- **課題**
以下の富士大投手陣の記事のうち、「散歩が趣味。知人になった学校」から始まり「フル回転の準備は整っている。」までの部分を、一字も変えずに書き出してください。

- **選択テキスト**
◇ ◇ ◇ ◇
183センチの長身左腕・登藤光(4年=九里学園)は、独特な2段モーションの投球フォームで真上から投げ降ろす。ボールにも緩急をつけ、打者のタイミングをずらしてアウトを重ねる。「ピンチでも表情に出ないのが自分の良さ。最上級生なので勝ちにつなげる投手になりたい」。昨年は、入学後に味わったことのない悔しい結果に危機感もある。他の4年生投手とともに、ラストイヤーで意地を見せる覚悟だ。

1年秋に左肩を手術し、昨秋のようやくリーグ戦デビューした。9月8日のノースアジア大戦で初登板先発し、4回2/33安打無失点。勝ち星はつかなかったが、存在感を示して勝利に貢献した。「この冬は完投出来る投手になるために走り込んだり投げ込んだりしてきた。ランメニューはタイム設定を明確に常に全力で取り組めた」。体力増強は球のキレにもつながった。

散歩が趣味。知人になった学校近くの高齢者宅で飼われている柴犬ランを連れて気分転換することも多い。現在は練習制限や練習試合自粛中のため、とくに大切な時間でもある。実戦不足ではあるが、今春の神奈川キャンプ中には社会人や大学相手に好投。「こいつが投げれば大丈夫とチームから信頼させることが大事」。フル回転の準備は整っている。

豊田圭史監督(36)も4年生の奮起に期待する。タイプの異なる投手陣に層の厚みも増してきた。昨年に経験を積んだ下級生を含め「4年生が切磋琢磨(せっさたくま)して成長してくれているし、誰を使っても計算が立つようになってきた。1試合を9人で1イニングずつ投げさせることも考えています」。9人総動員リレーが富士大の武器となるかもしれない。【鎌田直秀】

○…右腕・川原直貴(4年=大曲)は直球のキレと制球に磨きをかけた。昨春にリーグ11連覇を逃した責任を背負っている。今冬は投球フォームを見直すだけでなく、体重増でパワーもアップ。昨秋の76キロから一時は85キロ。現在は83キロに絞り「自分はストレートにこだわって練習してきた。真っすぐで勝負出来るようになってきた」。最速も147キロまで伸ばし、スライダーやシュート、チェンジアップなどの変化球も有効になった。
◇ ◇ ◇ ◇
- **提供情報**
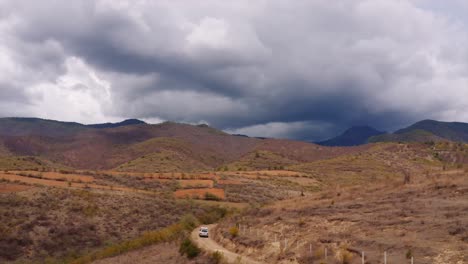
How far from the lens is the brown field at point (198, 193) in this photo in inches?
3152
◇ ◇ ◇ ◇
- **回答**
散歩が趣味。知人になった学校近くの高齢者宅で飼われている柴犬ランを連れて気分転換することも多い。現在は練習制限や練習試合自粛中のため、とくに大切な時間でもある。実戦不足ではあるが、今春の神奈川キャンプ中には社会人や大学相手に好投。「こいつが投げれば大丈夫とチームから信頼させることが大事」。フル回転の準備は整っている。